No bairro do Zimpeto, concretamente no troço que liga Mafureira ao cruzamento de Matendene, uma valeta de drenagem transformou-se num problema de saúde pública e num obstáculo à circulação rodoviária. O canal, que deveria escoar águas pluviais e residuais, encontra-se entupido por lixo e areia, acumulando águas estagnadas ao longo de vários metros.

No terreno, o cenário é claro: a água não corre, forma poças extensas e exala odores desagradáveis. A obstrução impede o escoamento natural e compromete a função básica da infraestrutura. A valeta, concebida para mitigar inundações e reduzir riscos sanitários, tornou-se ela própria um foco de risco.

Moradores ouvidos no local afirmam que desde 2025 não se regista qualquer intervenção de limpeza por parte do município. “A água já não tem saída visível”, relatou um munícipe, apontando para a ausência de um ponto claro de escoamento. Outro residente questiona a utilidade da obra desde a sua construção, alegando que “a valeta nunca cumpriu bem a sua função”.

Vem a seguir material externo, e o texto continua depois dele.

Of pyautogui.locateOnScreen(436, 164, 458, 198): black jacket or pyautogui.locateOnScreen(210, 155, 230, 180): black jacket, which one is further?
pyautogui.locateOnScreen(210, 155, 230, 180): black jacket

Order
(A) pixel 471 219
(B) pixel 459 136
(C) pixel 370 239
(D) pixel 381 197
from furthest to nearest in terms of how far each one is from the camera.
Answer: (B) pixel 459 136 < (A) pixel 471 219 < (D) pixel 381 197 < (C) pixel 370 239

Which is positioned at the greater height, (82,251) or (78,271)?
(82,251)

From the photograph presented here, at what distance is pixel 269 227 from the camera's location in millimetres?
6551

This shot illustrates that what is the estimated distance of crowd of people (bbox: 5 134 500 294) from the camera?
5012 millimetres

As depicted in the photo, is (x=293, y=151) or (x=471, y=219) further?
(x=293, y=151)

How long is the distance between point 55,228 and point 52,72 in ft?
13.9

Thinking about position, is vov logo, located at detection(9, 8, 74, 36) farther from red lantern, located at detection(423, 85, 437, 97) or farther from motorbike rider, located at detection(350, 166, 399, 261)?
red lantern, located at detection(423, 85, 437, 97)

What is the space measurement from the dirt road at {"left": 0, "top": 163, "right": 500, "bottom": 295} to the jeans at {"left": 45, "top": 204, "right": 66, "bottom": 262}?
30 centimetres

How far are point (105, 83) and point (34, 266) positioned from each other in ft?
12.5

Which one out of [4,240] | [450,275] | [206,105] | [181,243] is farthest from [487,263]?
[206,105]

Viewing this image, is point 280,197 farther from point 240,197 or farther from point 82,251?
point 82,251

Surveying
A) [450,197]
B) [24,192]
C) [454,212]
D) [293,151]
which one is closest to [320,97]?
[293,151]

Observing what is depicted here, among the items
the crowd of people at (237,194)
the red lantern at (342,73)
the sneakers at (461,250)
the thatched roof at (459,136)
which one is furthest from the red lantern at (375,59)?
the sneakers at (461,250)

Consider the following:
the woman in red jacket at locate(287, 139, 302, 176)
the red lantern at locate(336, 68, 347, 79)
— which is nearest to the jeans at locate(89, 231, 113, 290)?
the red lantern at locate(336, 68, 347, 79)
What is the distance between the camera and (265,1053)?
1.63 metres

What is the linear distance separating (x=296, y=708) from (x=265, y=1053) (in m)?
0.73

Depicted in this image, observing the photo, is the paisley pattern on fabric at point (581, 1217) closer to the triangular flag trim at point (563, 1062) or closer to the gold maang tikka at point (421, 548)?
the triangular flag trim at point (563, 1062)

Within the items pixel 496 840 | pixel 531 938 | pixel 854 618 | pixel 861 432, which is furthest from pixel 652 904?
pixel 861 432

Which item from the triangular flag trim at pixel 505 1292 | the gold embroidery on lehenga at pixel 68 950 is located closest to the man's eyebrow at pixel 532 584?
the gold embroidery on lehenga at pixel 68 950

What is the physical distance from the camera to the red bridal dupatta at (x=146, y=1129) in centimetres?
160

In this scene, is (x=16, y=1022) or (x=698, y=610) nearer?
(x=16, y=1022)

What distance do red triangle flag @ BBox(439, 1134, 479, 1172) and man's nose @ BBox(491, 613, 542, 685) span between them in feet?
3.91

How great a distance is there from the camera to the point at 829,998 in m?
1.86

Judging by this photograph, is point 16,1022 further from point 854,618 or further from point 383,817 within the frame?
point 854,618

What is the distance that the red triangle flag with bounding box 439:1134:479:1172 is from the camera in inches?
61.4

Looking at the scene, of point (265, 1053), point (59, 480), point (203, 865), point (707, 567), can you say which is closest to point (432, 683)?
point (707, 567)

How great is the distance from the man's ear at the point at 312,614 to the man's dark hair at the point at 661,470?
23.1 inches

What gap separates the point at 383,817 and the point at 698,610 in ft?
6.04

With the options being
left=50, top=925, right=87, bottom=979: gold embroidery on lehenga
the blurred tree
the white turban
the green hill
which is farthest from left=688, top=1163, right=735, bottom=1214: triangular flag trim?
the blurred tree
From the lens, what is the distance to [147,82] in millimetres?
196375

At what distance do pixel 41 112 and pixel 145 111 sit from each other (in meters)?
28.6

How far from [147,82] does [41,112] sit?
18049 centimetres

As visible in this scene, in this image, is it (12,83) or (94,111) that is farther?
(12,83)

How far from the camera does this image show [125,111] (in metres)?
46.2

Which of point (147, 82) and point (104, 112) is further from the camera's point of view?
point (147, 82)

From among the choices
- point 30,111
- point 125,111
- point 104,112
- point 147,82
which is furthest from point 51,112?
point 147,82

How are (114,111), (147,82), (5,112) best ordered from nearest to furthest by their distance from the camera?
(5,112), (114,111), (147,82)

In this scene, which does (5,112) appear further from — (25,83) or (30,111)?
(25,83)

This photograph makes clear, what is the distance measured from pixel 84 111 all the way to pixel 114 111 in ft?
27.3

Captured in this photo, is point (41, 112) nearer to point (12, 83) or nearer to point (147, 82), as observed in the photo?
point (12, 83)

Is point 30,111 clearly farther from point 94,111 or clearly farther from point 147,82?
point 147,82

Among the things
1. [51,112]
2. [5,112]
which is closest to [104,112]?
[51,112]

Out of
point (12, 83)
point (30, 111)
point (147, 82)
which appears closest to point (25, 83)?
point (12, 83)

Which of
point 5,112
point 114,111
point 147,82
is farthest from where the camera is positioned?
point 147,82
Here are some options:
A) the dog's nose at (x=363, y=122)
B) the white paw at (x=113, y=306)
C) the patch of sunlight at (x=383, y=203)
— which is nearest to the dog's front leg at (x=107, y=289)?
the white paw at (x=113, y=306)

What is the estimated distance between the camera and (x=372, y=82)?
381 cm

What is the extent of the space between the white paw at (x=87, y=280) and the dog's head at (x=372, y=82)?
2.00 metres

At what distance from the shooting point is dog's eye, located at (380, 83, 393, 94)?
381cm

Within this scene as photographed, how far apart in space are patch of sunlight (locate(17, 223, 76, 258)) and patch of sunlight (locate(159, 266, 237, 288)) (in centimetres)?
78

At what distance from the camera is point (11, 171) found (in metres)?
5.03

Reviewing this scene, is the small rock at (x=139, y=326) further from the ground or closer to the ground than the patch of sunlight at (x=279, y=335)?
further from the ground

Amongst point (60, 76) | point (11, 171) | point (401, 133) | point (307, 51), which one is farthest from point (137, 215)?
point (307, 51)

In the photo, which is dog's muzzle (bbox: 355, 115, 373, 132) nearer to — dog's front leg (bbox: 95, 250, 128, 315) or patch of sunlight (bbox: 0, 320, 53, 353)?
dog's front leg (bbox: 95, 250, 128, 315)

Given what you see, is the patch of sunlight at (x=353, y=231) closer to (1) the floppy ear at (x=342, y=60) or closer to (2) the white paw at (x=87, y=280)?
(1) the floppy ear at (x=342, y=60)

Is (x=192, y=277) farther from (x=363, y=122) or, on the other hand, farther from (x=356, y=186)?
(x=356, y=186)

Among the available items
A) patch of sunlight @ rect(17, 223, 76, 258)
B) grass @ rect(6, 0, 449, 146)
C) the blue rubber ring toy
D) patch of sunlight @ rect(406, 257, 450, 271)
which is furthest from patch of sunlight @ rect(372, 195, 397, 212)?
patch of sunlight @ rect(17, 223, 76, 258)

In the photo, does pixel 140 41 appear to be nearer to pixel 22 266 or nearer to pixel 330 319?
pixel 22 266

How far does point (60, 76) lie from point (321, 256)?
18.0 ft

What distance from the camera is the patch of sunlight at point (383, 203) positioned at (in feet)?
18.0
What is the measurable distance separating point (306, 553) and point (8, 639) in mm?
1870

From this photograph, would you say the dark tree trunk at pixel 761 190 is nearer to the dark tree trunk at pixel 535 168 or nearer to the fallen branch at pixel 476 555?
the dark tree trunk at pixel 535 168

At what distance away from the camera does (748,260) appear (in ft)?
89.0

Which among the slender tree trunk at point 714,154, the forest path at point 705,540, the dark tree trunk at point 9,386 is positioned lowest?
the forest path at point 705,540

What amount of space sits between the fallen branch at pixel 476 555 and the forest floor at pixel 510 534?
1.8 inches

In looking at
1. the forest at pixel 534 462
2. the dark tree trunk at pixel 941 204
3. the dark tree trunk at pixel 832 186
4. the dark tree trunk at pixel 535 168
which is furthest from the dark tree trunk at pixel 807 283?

A estagnação de águas cria condições propícias à proliferação de mosquitos e outros vectores de doenças. Num bairro densamente povoado, com intenso movimento pedonal e rodoviário, o risco sanitário agrava-se a cada dia de inércia. A circulação de viaturas também está condicionada, sobretudo em períodos de chuva, quando o nível da água sobe e invade parcialmente a via.

A situação expõe fragilidades na manutenção das infraestruturas urbanas. A construção de sistemas de drenagem é apenas a primeira etapa. Sem limpeza periódica, fiscalização e educação cívica para evitar o depósito de lixo nas valetas, o investimento perde eficácia e transforma-se em problema.

Até ao momento, os moradores dizem aguardar uma resposta concreta do Conselho Municipal da Cidade de Maputo. A intervenção é considerada urgente, não apenas para restabelecer a circulação normal, mas para prevenir um agravamento do quadro sanitário numa zona já vulnerável a inundações sazonais.

Enquanto a solução não chega, a água permanece parada. E quando a água pára, os problemas avançam.